At the annual School of the Americas (SOA) protest and vigil at Ft. Benning, Ga., Nov. 21, 2004, the author and 14 others, including two minors, crossed the line onto SOA property to oppose the U.S. military training of Latin American assassination and torture squads that takes place there. She attended her first annual vigil just after Sept. 11, 2001. She was charged with criminal trespass and sentenced to 90 days in federal prison with a $500 fine. The following is her testimony at the trial. SOA was renamed “Western Hemsphere Institute for Security Cooperation” (WHINSEC) in 2001, but is still popularly known as SOA.

“If I speak in human and angelic tongues but do not have love, I am a resounding gong or clashing cymbal. And if I have the gift of prophecy and comprehend all mysteries and all knowledge; if I have faith so as to move mountains, but do not have love, I am nothing. If I give away everything I own, and if I hand my body over so that I may boast but do not have love, I gain nothing.” (Corinthians, 13:1-3)

Your honor, I recognize this is not the language of the court and there would be those who would say I am a fool to use these words here today. But I have not come here to be clever but to be faithful, so as I speak here today may I be rooted in this love.

On Nov. 21 I handed over my body to the military officials of Ft. Benning.
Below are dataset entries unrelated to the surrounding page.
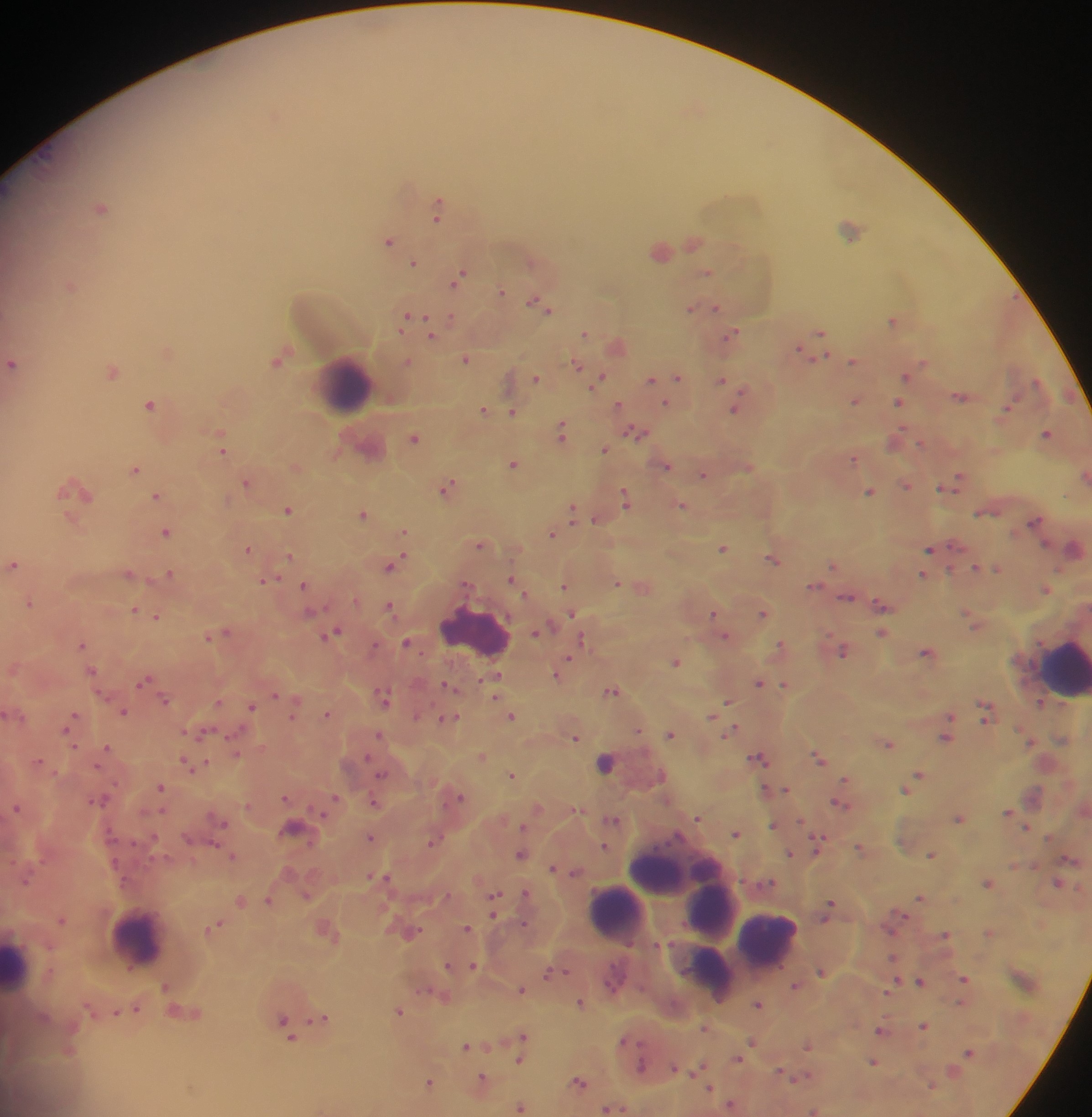
{
  "country": "Ghana",
  "capture": "mobile-phone photograph through a microscope",
  "leukocyte_locations": "approximate centers as x y in pixels: 345 383; 475 632; 1062 669; 678 868; 712 911; 615 912; 138 938; 768 938; 17 964; 711 973",
  "preparation": "thick blood smear",
  "field_of_view": "single",
  "malaria_parasite_locations": "approximate centers as x y in pixels: 697 108; 275 116; 102 207; 439 207; 852 230; 389 240; 693 242; 661 250; 415 263; 706 273; 460 278; 71 285; 501 292; 540 304; 706 306; 693 307; 715 307; 411 318; 452 318; 893 320; 821 331; 585 332; 733 334; 431 335; 618 345; 167 350; 804 351; 467 358; 279 359; 854 361; 407 362; 13 364; 578 366; 113 371; 907 375; 678 377; 537 378; 600 378; 652 379; 722 380; 962 396; 855 400; 900 401; 151 404; 666 404; 619 405; 737 408; 484 410; 1006 410; 513 411; 563 431; 636 432; 1047 433; 414 437; 896 441; 370 445; 222 449; 605 450; 854 458; 514 464; 666 465; 296 466; 749 467; 136 469; 705 474; 1085 476; 248 482; 955 483; 907 485; 449 487; 77 489; 870 491; 157 496; 626 498; 682 505; 573 509; 289 510; 363 513; 596 518; 1036 520; 166 532; 404 532; 553 534; 481 544; 723 547; 1074 548; 249 549; 931 549; 290 555; 773 559; 400 561; 13 564; 392 565; 834 565; 987 566; 996 567; 977 568; 130 573; 170 573; 923 574; 267 579; 514 580; 617 582; 305 585; 642 585; 814 585; 565 586; 1046 588; 848 597; 30 602; 882 604; 390 605; 136 610; 714 613; 764 613; 570 614; 157 616; 973 619; 540 631; 226 632; 883 632; 333 633; 209 636; 725 636; 582 638; 408 643; 83 644; 782 646; 375 647; 844 650; 928 652; 569 660; 675 661; 92 670; 557 673; 495 678; 146 680; 760 682; 785 684; 448 685; 613 691; 275 694; 384 697; 165 700; 728 701; 219 702; 295 702; 1041 704; 252 705; 986 710; 124 711; 11 712; 329 713; 512 715; 713 715; 950 717; 449 718; 71 723; 638 729; 734 730; 201 733; 671 733; 380 735; 947 735; 576 736; 1030 741; 888 743; 107 749; 235 751; 483 756; 759 758; 819 758; 39 761; 605 762; 191 764; 513 774; 920 774; 382 775; 846 778; 913 783; 161 787; 786 789; 907 789; 776 790; 767 791; 286 797; 458 797; 99 799; 334 799; 375 802; 840 803; 17 807; 537 807; 1009 811; 698 818; 959 818; 613 819; 220 820; 802 820; 775 825; 1027 827; 297 828; 737 833; 371 837; 434 841; 819 842; 605 846; 861 847; 790 853; 522 854; 932 854; 233 856; 556 868; 576 872; 382 877; 988 883; 1058 883; 526 893; 307 895; 921 897; 268 899; 495 899; 241 900; 831 905; 494 908; 62 918; 524 924; 215 927; 467 928; 328 930; 410 931; 990 932; 946 935; 894 958; 449 965; 473 965; 552 972; 822 972; 964 978; 921 980; 896 981; 167 986; 796 986; 522 988; 888 991; 442 995; 581 1002; 759 1003; 961 1003; 135 1009; 116 1011; 400 1011; 184 1012; 321 1018; 924 1025; 287 1028; 706 1028; 882 1031; 523 1036; 627 1041; 753 1042; 750 1046; 807 1046; 468 1047; 969 1052; 520 1060; 738 1060; 874 1061; 642 1066; 675 1068; 698 1068; 954 1070; 781 1072; 800 1077; 483 1080; 431 1082; 580 1082; 933 1085; 711 1088; 732 1104; 520 1106; 612 1108; 814 1110",
  "image_size": "1092×1117 pixels"
}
I crossed a line that this court and the military wishes to name a line of property, of law. I stand before you charged with criminal trespass because I stood on military property and prayed for the countless lives lost and for the humanity each soldier must sacrifice in their own hearts to be these forces of death.

Your honor, if this is what constitutes criminal trespass — prayer and witness — then I will proudly bear the label of criminal and I will honorably go to prison. However I wonder if this truly represents the forces at play, the forces that bring all of us together here today. In crossing onto military property I did not simply trespass, I ended the silence that enshrouds practices of assassinations, kidnappings, torture and death. I challenged the lie that democracy and human rights take root and flourish when the seeds are bullets and the soil is innocent human life. And I upheld my duty as a citizen of this country to hold the government and my own tax dollars accountable for their impact on my fellow human beings, wherever they may live.
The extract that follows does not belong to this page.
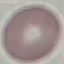
Malaria status: uninfected. Automatically extracted cell patch, resized to 64 × 64 pixels. Thin smear of blood. Acquired by smartphone through the microscope eyepiece. Giemsa-stained preparation.Identify the blood parasite species.
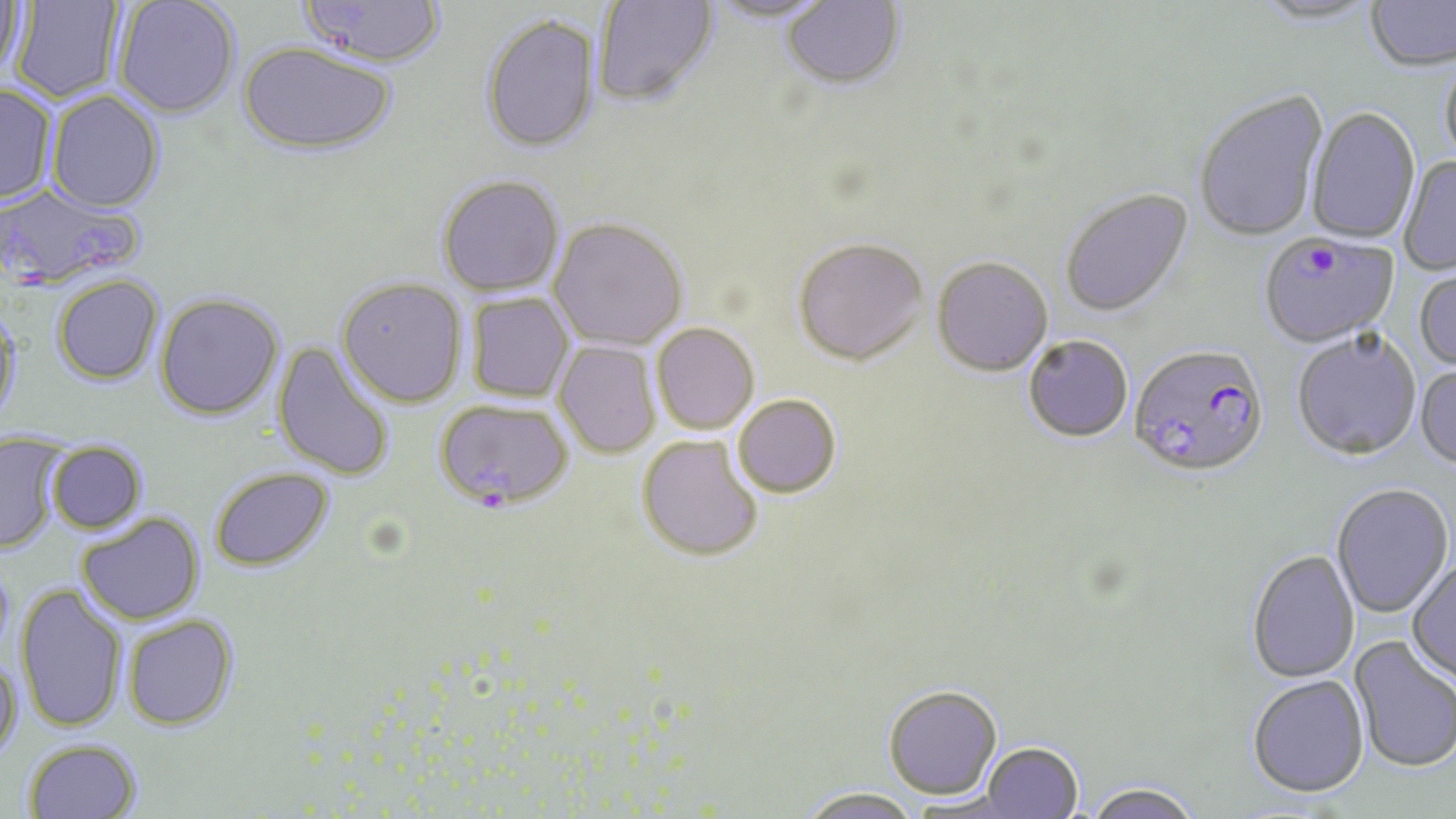
Plasmodium falciparum.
I do not believe we are gathered here today to ensure the protection of government property — prayer and witness does not threaten the integrity of physical property. Prayer and witness challenge the veil we continuously wish to draw between what we do and its lived consequences. Your honor, this courtroom today is filled with the presence of the thousands who have died and suffered as a direct result of the graduates of the School of the Americas. They are here because I am here, because you are here, because our very humanity is bound up in each other — wherever there is one hungry, dying, exploited, so are we. So let us not play at charges of property. We are gathered together today for something much bigger than the human laws which dictate rights of space. You are protecting much more than a piece of land. This court, the military, and the government are protecting egregious abuses of power. Power without accountability is mere brute force, and where is the wisdom or honor in protecting that?

Your honor, I claim no gifts of prophecy, nor the ability to comprehend all mysteries, but one does not have to be a prophet or a seer to look at the history or likely future of the School of the Americas and feel both shame and fear. We may try to abstract these deaths, this suffering, call them collateral damage, rebels, insurgency but somewhere someone bends over a grave or kneels to pray for the missing and wonders why no one ever seems to care. I am here then to care, to love, with my body, mind and soul and to offer my freedom for the chance that the prayers, anguish, and suffering caused directly by the School may finally come to a close, may be finished.

Liz Deligio is a theology student and SOA Watch activist from Chicago.